**DIE EINTRÄGE:**
▬▬▬▬▬▬

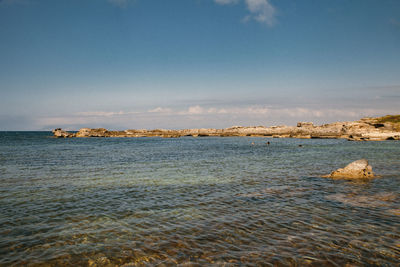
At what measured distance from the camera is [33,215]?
11266mm

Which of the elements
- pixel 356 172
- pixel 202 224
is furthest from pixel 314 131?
pixel 202 224

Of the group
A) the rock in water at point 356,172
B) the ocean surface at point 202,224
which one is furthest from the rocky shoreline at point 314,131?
the ocean surface at point 202,224

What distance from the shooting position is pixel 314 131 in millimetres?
115562

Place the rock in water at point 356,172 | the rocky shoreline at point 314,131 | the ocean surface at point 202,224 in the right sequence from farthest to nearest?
1. the rocky shoreline at point 314,131
2. the rock in water at point 356,172
3. the ocean surface at point 202,224

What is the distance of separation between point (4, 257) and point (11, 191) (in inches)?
415

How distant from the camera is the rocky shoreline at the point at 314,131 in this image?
269 ft

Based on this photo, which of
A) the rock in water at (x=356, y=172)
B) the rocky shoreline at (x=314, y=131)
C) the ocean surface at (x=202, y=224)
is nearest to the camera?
the ocean surface at (x=202, y=224)

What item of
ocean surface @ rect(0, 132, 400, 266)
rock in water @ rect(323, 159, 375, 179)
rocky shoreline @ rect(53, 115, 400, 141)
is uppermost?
rocky shoreline @ rect(53, 115, 400, 141)

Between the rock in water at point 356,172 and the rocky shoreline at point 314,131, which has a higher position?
the rocky shoreline at point 314,131

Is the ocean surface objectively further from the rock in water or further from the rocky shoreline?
the rocky shoreline

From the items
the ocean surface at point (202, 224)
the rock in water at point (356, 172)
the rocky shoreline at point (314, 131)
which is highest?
the rocky shoreline at point (314, 131)

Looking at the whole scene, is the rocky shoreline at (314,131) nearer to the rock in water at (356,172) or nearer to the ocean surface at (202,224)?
the rock in water at (356,172)

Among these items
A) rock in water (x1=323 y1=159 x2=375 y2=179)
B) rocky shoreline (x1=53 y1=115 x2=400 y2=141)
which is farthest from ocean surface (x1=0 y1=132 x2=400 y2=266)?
rocky shoreline (x1=53 y1=115 x2=400 y2=141)

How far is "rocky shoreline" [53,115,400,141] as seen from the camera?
3233 inches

▬▬▬▬▬▬

**AUFGABENDETAILS:** Schreib den Abschnitt von der Zeile mit „Among these items“ bis einschließlich der letzten Zeile der Einträge Wort für Wort ab.

**VOLLSTÄNDIGE AUSGABE:**
Among these items
A) rock in water (x1=323 y1=159 x2=375 y2=179)
B) rocky shoreline (x1=53 y1=115 x2=400 y2=141)
which is farthest from ocean surface (x1=0 y1=132 x2=400 y2=266)?
rocky shoreline (x1=53 y1=115 x2=400 y2=141)

How far is "rocky shoreline" [53,115,400,141] as seen from the camera?
3233 inches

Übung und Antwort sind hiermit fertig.